## PROBLEM TO WORK ON
Please reproduce all of the material below word for word, leaving the pictures out.

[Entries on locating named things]
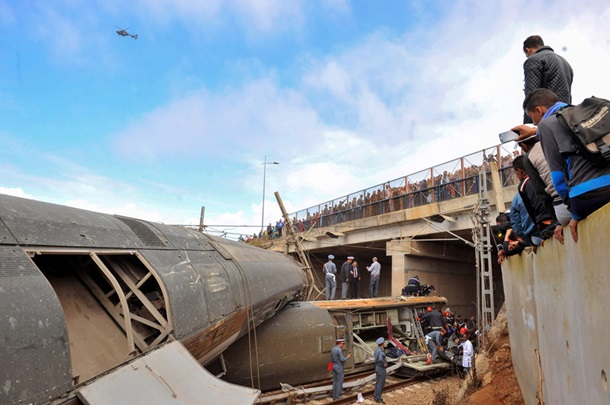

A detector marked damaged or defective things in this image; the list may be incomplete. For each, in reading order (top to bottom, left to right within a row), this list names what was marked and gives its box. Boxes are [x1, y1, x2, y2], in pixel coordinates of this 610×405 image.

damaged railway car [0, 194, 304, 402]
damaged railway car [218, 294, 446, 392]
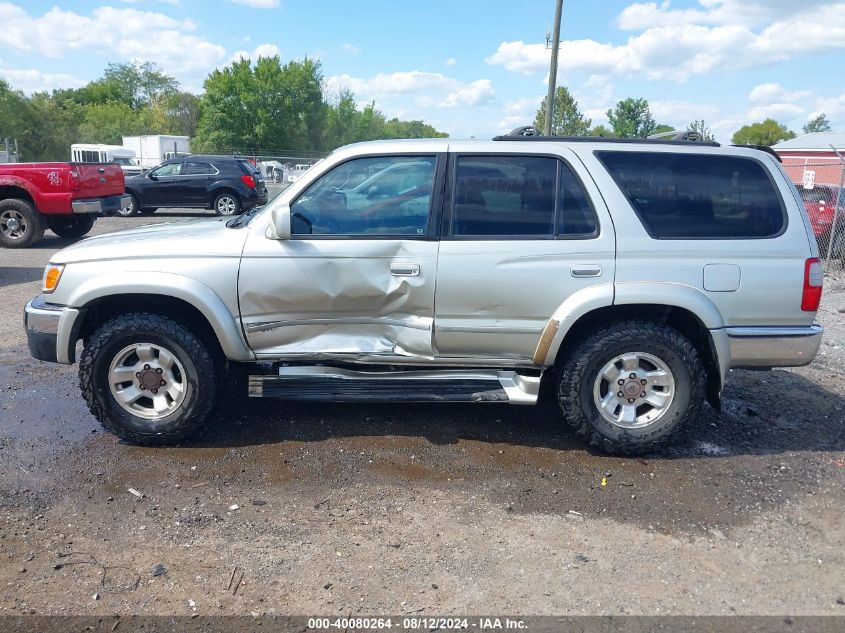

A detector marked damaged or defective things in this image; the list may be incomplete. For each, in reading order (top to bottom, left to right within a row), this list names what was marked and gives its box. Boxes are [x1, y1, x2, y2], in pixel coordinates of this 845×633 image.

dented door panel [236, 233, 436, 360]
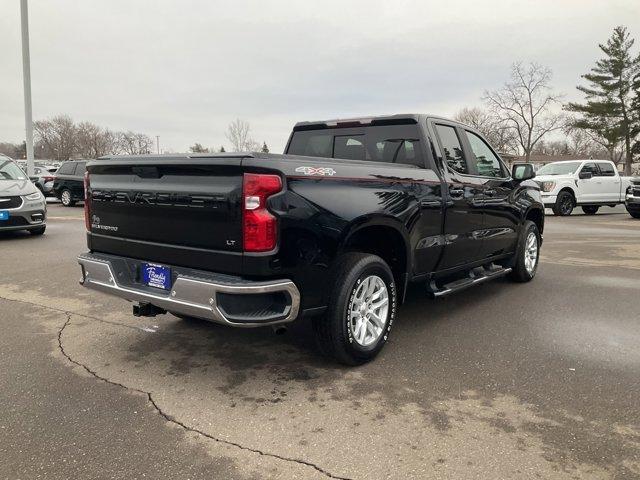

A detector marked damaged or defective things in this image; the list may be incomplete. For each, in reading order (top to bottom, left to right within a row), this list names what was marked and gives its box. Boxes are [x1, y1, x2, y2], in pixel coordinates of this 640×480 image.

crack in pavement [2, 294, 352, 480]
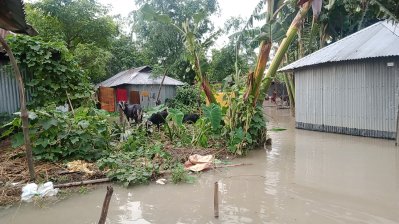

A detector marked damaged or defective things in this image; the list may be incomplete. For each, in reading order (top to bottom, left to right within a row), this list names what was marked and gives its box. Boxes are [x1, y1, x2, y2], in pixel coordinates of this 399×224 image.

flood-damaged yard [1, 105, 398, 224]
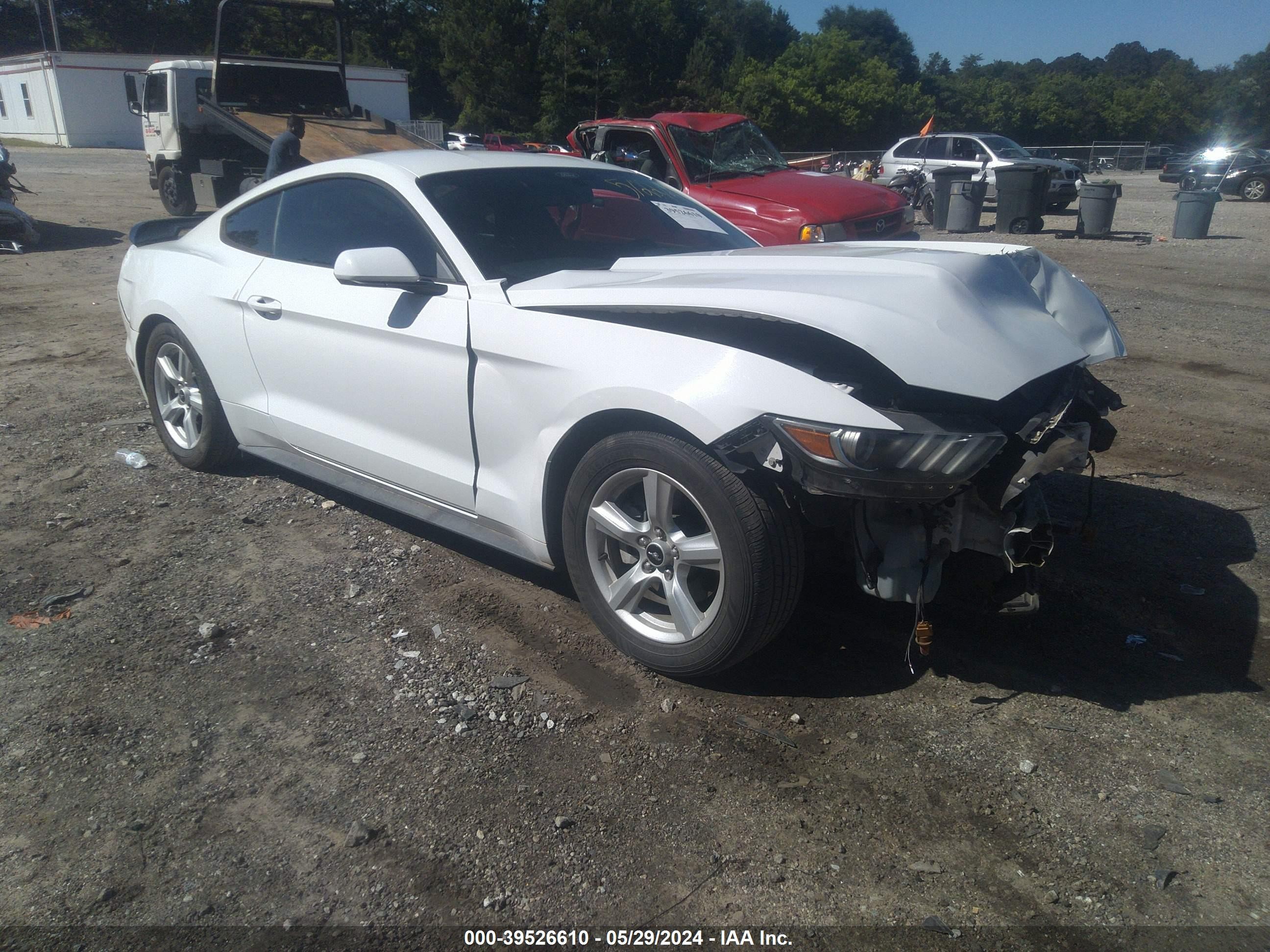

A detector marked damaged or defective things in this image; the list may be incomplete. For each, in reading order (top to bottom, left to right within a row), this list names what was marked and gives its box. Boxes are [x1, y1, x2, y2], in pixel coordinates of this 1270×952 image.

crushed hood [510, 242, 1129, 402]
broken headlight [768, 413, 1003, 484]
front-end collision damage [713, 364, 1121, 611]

## RESULT OF THIS EXERCISE
A detector marked damaged or defective things in this image; the list may be incomplete. For each, in reading order (top to bottom, left to right within a row), this list names what was marked and gives its box. Boxes are [x1, y1, x2, y2], in pixel coordinates of this 610×405 image.

damaged railway car [0, 194, 304, 402]
damaged railway car [218, 294, 446, 392]

A detector marked damaged or defective things in this image; the list may be incomplete. For each, in reading order (top to bottom, left to right within a row), this list names what was marked and gives its box. Boxes are [x1, y1, x2, y2], in pixel coordinates of this 845×633 image.

dented door panel [236, 233, 436, 360]

A detector marked damaged or defective things in this image; the list may be incomplete. For each, in reading order (top to bottom, left to right within a row), this list names what was marked and gives its box. Boxes are [x1, y1, x2, y2], in pixel coordinates of this 640×480 image.

crack in pavement [2, 294, 352, 480]

A detector marked damaged or defective things in this image; the list may be incomplete. For each, in reading order (top to bottom, left to right within a row), this list names what was marked and gives its box. Boxes are [x1, y1, x2, y2], in pixel coordinates of this 399×224 image.

flood-damaged yard [1, 105, 398, 224]

A detector marked damaged or defective things in this image; the list may be incomplete. For each, in reading order (top to bottom, left to right within a row), this list names what was marked and gives its box. Boxes are [x1, y1, x2, y2], in pixel coordinates of this 1270×952 image.

crushed hood [510, 242, 1129, 402]
broken headlight [768, 413, 1003, 484]
front-end collision damage [713, 364, 1121, 611]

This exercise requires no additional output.